# Collusive Voting

## Introduction

It is a well-documented phenomenon that Eurovision members generally have voting biases towards (and against) other specific members, suggesting that countries may not be voting entirely on the quality and popularity of entry songs alone. 

To this end, we implement a modified version of the collusion detection algorithm introduced in [Derek Gatherer's paper in the Journal of Artificial Societies and Social Simulation](http://jasss.soc.surrey.ac.uk/9/2/1.html). 


## 1. Reading and cleaning data

The data is obtained from [datagraver](https://data.world/datagraver/eurovision-song-contest-scores-1975-2019/workspace/file?filename=eurovision_song_contest_1975_2019v5.xlsx), with some incorrect information edited out, such as Belarus giving Russia both 12 (correct) and 0 (incorrect) televote points in the 2019 grand final.

### Import modules

In [None]:
import numpy as np
import pandas as pd

# plotting
import matplotlib.pyplot as plt
import networkx as nx


import itertools

# initialize random seed
from numpy.random import default_rng
rng = default_rng()


# import common functions
import sys
import os
module_path = os.path.abspath(os.path.join('..'))
if module_path not in sys.path:
    sys.path.append(module_path+"/modules")

import functions as common_functions


### Read data

In [None]:
# original:https://data.world/datagraver/eurovision-song-contest-scores-1975-2019/workspace/file?filename=eurovision_song_contest_1975_2019v5.xlsx
# note that the data for 2019 Final: Belarus has been corrected by removing incorrect score reports. In addition, 2018f's "The Netherands" has been corrected to "The Netherlands".
csv = pd.read_csv("./eurovision_song_contest_1975_2019v5.csv")

csv.head()


### Clean / modify CSV data

In [None]:
# rename columns
csv = csv.rename(columns={"Jury or Televoting" : "Jury_or_Televoting", "From country": "From_country", "To country" : "To_country"})

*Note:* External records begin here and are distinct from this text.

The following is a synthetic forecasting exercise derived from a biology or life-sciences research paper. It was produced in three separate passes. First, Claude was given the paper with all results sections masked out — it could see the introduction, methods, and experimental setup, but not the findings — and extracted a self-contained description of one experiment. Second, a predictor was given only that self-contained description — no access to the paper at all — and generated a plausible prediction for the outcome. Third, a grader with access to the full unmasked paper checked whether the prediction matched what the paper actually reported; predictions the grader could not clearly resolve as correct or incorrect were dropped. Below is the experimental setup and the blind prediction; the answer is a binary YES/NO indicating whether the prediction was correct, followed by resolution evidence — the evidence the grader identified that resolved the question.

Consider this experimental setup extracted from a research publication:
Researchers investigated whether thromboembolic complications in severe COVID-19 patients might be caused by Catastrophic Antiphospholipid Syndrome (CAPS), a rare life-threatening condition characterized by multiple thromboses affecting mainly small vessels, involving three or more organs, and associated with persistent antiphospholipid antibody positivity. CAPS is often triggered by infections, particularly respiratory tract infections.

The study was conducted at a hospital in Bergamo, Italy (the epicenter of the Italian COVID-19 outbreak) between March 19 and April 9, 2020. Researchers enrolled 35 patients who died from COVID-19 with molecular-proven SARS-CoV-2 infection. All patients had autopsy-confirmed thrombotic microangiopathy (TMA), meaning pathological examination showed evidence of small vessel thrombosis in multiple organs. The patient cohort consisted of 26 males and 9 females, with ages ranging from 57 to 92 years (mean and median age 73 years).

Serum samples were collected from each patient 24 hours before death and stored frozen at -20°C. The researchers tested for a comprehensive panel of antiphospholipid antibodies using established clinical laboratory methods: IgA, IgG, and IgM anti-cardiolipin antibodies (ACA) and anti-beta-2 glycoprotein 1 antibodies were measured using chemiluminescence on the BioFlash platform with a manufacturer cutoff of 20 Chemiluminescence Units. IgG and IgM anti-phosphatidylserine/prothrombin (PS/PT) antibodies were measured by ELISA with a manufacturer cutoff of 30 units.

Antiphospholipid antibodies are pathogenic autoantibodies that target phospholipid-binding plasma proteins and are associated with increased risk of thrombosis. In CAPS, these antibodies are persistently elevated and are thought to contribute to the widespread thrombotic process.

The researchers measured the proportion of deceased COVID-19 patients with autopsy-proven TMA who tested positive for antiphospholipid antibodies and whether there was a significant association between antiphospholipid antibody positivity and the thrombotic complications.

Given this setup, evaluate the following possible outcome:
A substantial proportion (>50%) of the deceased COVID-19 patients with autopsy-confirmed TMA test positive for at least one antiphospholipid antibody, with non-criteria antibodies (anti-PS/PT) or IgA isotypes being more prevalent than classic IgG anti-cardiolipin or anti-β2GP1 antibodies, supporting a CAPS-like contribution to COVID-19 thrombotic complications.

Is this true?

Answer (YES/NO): NO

# select only grand finals data
csv = csv[ (csv["(semi-) final"] == "f") & (csv["Duplicate"] != "x") & (csv["From_country"] != csv["To_country"]) ] 

# select only relevant columns and drop duplicates
csv = csv[ ["Year", "Jury_or_Televoting", "From_country", "To_country", "Points"] ].drop_duplicates()

# rename FYR Macedonia to North Macedonia. This choice is arbitrary and not meant to be political.
csv["From_country"].replace({"F.Y.R. Macedonia": "North Macedonia"}, inplace=True)
csv["To_country"].replace({"F.Y.R. Macedonia": "North Macedonia"}, inplace=True)

csv.head()


In [None]:
# for collusive voting, combine the jury and televoting votes.
combined_csv = csv.join(
    csv.set_index(["Year", "From_country", "To_country"]), 
    on=["Year", "From_country", "To_country"], 
    lsuffix="_Jury", 
    rsuffix="_Televote",
    how="right"
)
combined_csv = combined_csv[(combined_csv.Year < 2016) | ( (combined_csv.Year >= 2016) & (combined_csv.Jury_or_Televoting_Jury == "J") & (combined_csv.Jury_or_Televoting_Televote == "T") )]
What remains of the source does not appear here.